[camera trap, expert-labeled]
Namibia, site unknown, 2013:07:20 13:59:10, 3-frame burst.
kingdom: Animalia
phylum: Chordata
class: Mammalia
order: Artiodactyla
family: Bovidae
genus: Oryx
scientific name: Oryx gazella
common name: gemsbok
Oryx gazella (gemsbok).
□ □ □ □ □
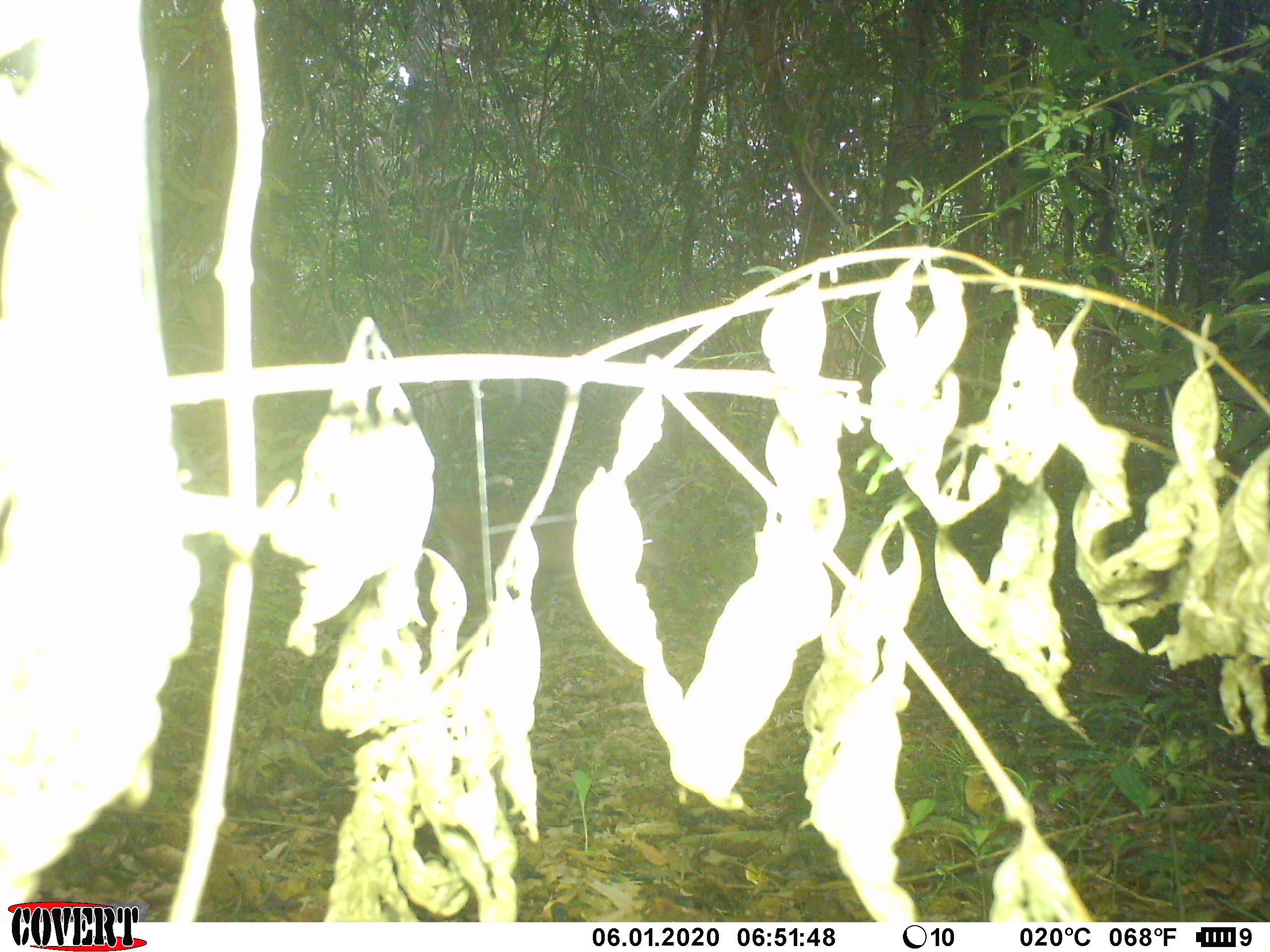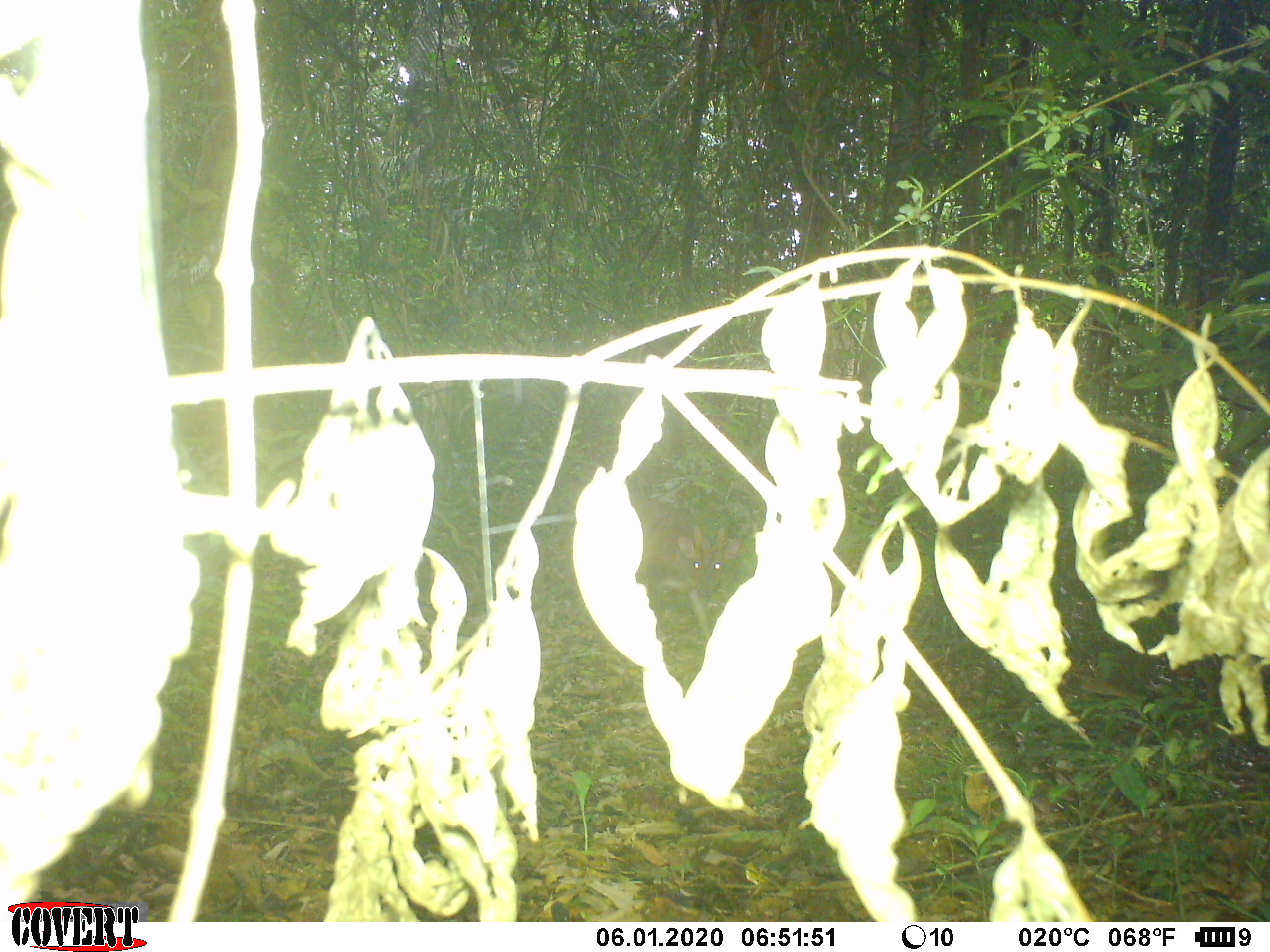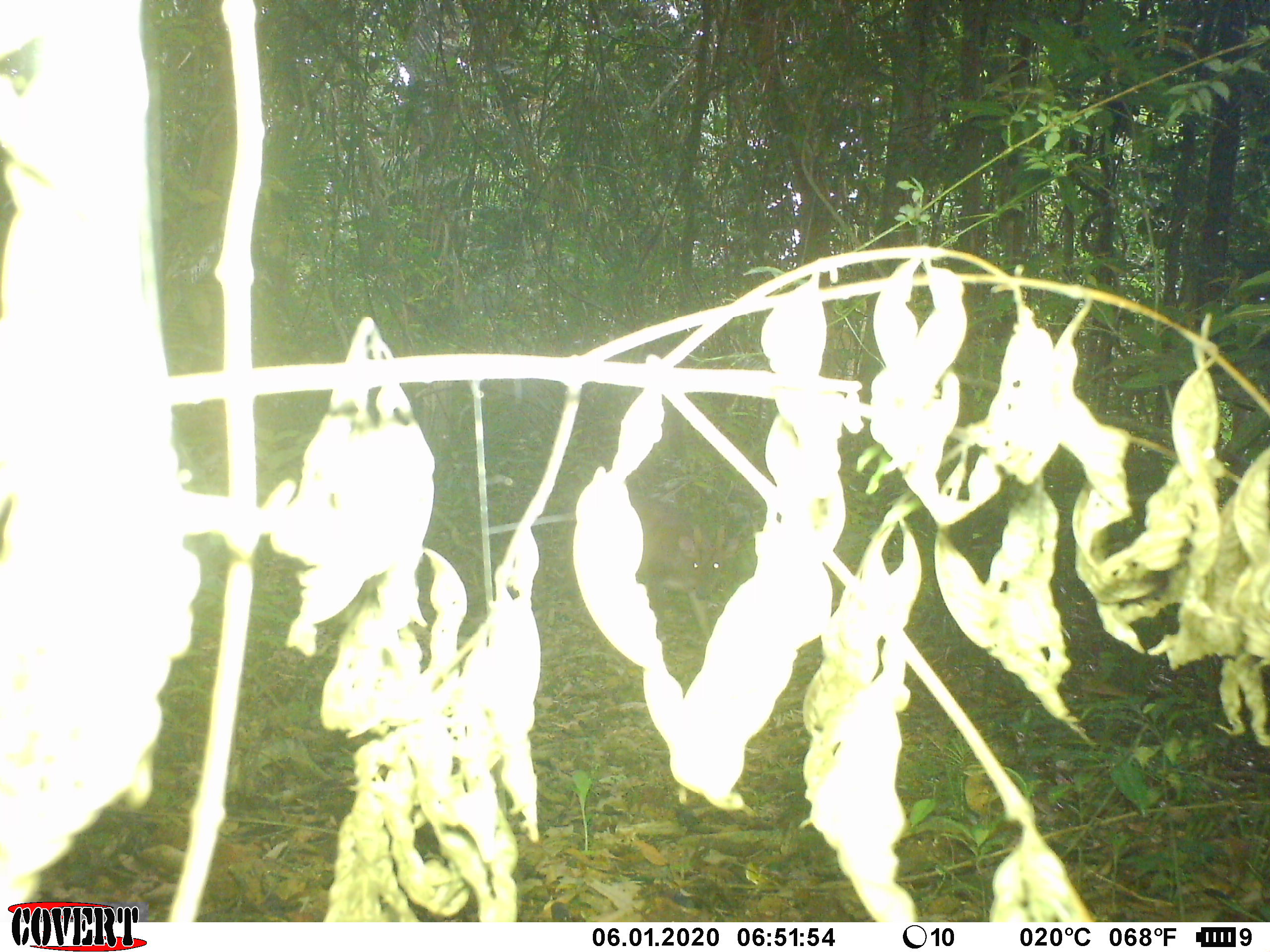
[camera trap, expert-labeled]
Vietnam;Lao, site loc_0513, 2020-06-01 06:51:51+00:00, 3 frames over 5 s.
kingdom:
□ □ □ □ □
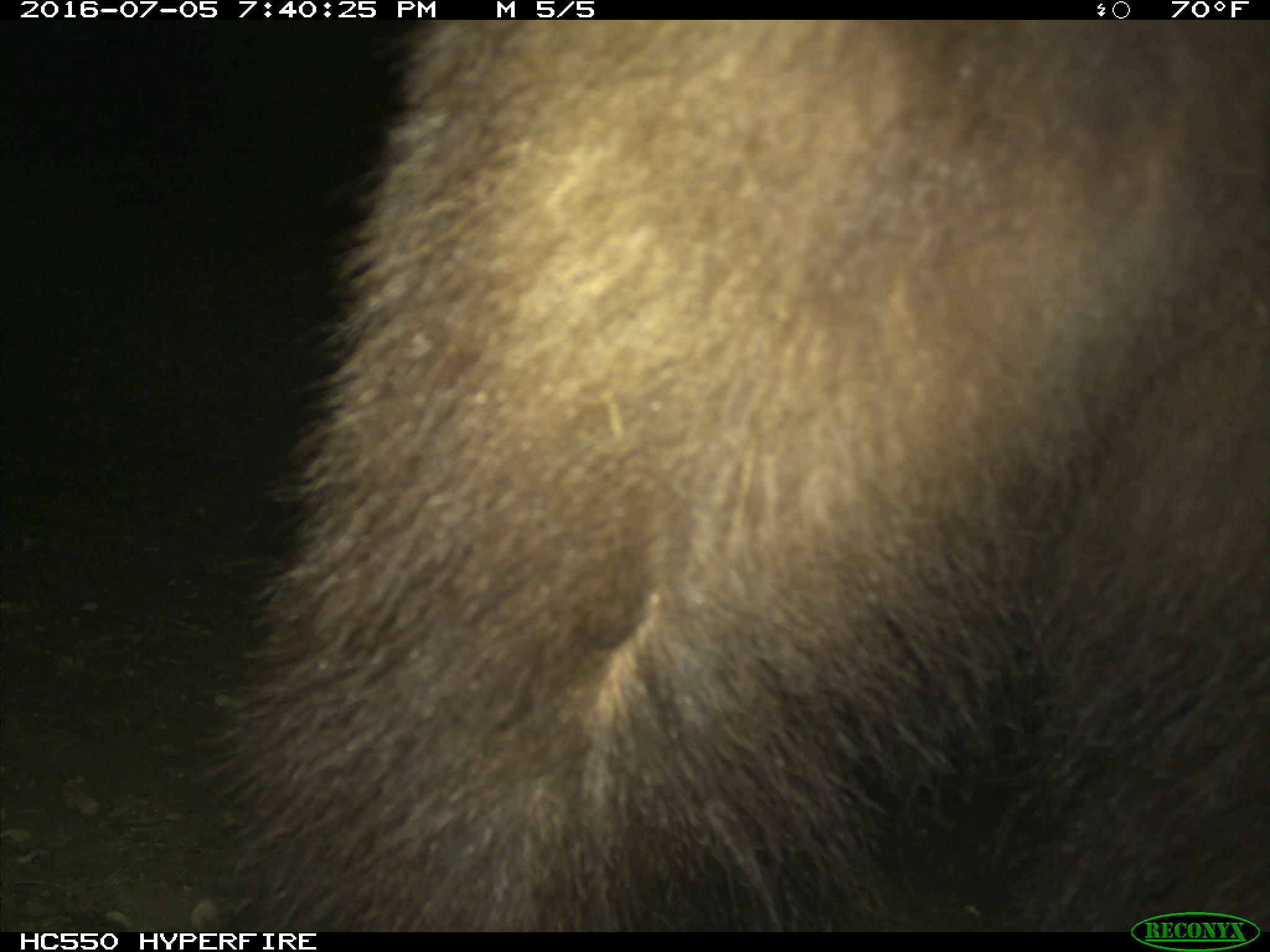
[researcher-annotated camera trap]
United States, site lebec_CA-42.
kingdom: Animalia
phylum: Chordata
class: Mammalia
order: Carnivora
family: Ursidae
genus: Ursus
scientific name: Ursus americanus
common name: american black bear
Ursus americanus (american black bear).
□ □ □ □ □
:: WHAT THE EXERCISE ASKS ::
Take each line of the material that contains the word "site" and list it.

:: FINAL ANSWER ::
Namibia, site unknown, 2013:07:20 13:59:10, 3-frame burst.
Vietnam;Lao, site loc_0513, 2020-06-01 06:51:51+00:00, 3 frames over 5 s.
United States, site lebec_CA-42.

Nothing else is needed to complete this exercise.